I felt reasonably confident that I would be on their wavelength and could lighten a serious subject with touches of humour of the kind that only surviving married couples can fully appreciate. I took as my text the words of Jesus, who was quoting and endorsing words from the second chapter of Genesis: ‘The two shall be one flesh ‘. However, not being in the best of cardiac health I became very apprehensive as I was led by a dignified young verger to the magnificent pulpit, high and lifted up, and slowly climbed its long curving stairway to reach that dizzy height.

When I started to speak I could sense that my voice carried well throughout this vast and lofty building. But, after a few minutes, my mouth became so dry that it was physically difficult to talk. I looked round in vain for the glass of water that I had never once failed to find in a Methodist pulpit. Immediately the verger disappeared and quickly returned with a plastic beaker, which he discreetly placed on the edge of the pulpit - so discreetly that I didn’t notice it. My wife said later that I almost sent it flying with one of my sweeping gestures!

Eventually I spotted it, had a quick drink, and resumed with renewed vigour - but, to my horror, now found that my trousers were coming down!  I had, for this specialoccasion, put on a suit I rarely wore, and for some reason the waist-band was too slack. All I could do was hoist them up as I spoke. Not the ideal sermon illustration, but better than the alternative.

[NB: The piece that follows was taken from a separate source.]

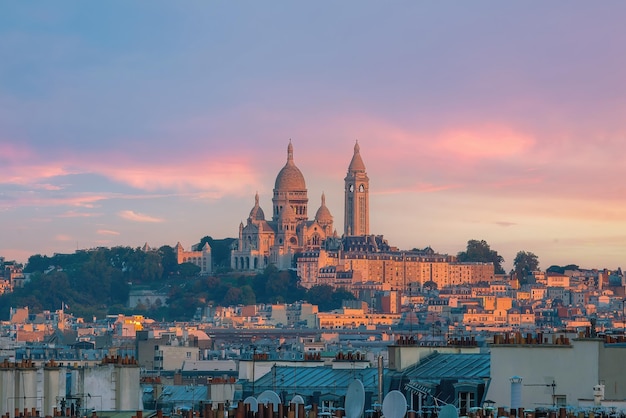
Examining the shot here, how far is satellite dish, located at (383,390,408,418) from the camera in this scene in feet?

I need not have worried. Nobody could have seen this. Being short of stature I was almost lost in that great pulpit, and little more than my head and shoulders could be seen above the elaborate metallic front of the pulpit lectern. I must have looked as though I was ready to duck down behind my barricade as soon as the congregation started throwing things at me.

Yes, I suppose there were one or two forthright things in the sermon - about ‘partners’ being people we played tennis with in our young day, about the forbidden phrase ‘living in sin’, and so forth. How could I fail to draw the contrast between the God-given blessings of traditional matrimony and the sorry state of our disintegrating society? Then, of course, uppermost in the minds of all of us who have survived to rejoice in the golden and diamond days of Darby and Joan, is the dread, unmentionable phrase: ‘Till death us do part’. Yet even here we have the Christian hope, neatly expressed in the Charles Wesley hymn we had chosen for our own wedding:

And if our fellowship below in Jesus be so sweet,
What heights of rapture shall we know when round His throne we meet!

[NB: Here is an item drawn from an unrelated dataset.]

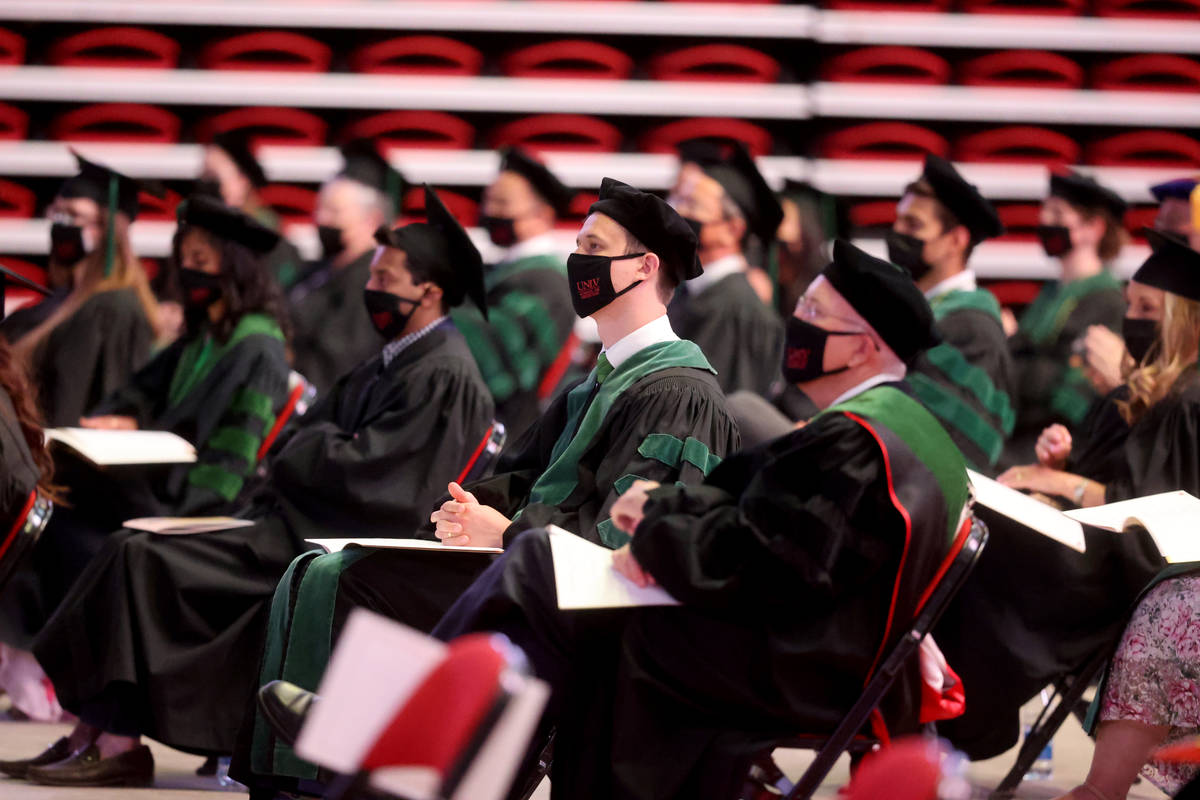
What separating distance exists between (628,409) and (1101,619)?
1.24 meters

Well, I had my twenty minutes, and I remember tottering down those many pulpit steps, wondering if I had said the right things and whether or not I was losing my grip (on the subject as well as the trousers! Ed.). I had, after all, started preaching the year I got married, half a century ago.

As the verger was leading the way back to my pew, to my astonishment, a wave of applause rolled through the congregation. I bowed - to the altar, of course! I was so thankful that I had been able to make a contribution to this heart-warming and uplifting service. Golden and Diamond couples are fast becoming an endangered species, and Ripon Cathedral is to be congratulated on this unique opportunity for celebration and rededication which, since 1997, has triumphantly proclaimed the virtues of Christian marriage in an age when it is under threat as never before.

Dr Arnold Kellett  is a local preacher in the Knaresborough Circuit, North Yorkshire.